A leading Egyptologist explains how a 4,000-year-old culture continues to fascinate.
Brier (Senior Research Fellow/Long Island Univ.; The Secret of the Great Pyramid: How One Man's Obsession Led to the Solution of Ancient Egypt's Greatest Mystery, 2009, etc.), known as “Mr. Mummy,” contends that ancient Egypt excites people in ways no other country can, possibly due to the age, monuments like the pyramids, mummified rulers or something less concrete. When asked for their greatest attractions, he writes, nearly all museum curators will answer, “Egypt and dinosaurs.” Brier is an expert on mummies and mummification and also collects objects associated with ancient Egypt.
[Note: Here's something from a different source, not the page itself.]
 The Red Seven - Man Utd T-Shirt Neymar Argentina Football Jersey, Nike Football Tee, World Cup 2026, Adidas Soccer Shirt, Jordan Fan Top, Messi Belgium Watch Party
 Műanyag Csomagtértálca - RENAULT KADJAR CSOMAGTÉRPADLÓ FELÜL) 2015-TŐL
Some, like the letters Howard Carter, the discoverer of Tutankhamen's tomb, sent his sponsor, Lady Amherst, are close to his professional expertise. Others, like the packaging for Kamut breakfast cereal or sheet music for songs like “Old King Tut was a Wise Old Nut” or “Cleopatra had a Jazz Band,” reflect more of the popular interest exploited by marketers and entertainers. Brier became convinced that there is a kind of stratification in the production of these mass-market objects that is related to the different phases of the growth of knowledge of ancient Egypt. In the modern era, the beginning is marked by Napoleon's ill-fated invasion and the first large-scale scientific expedition. The author shows how the transport of three obelisks—to France, Britain and the United States—in the 19th century shaped a culture in which coverage by news media heated up public enthusiasm for all things Egyptian. There followed dinner sets, ladies' fashion accessories, sheet music and hit songs, and movies about mummies. Brier is sure that the fascination will continue.
A lively account combining history and popular culture with guidelines for possible future collectors.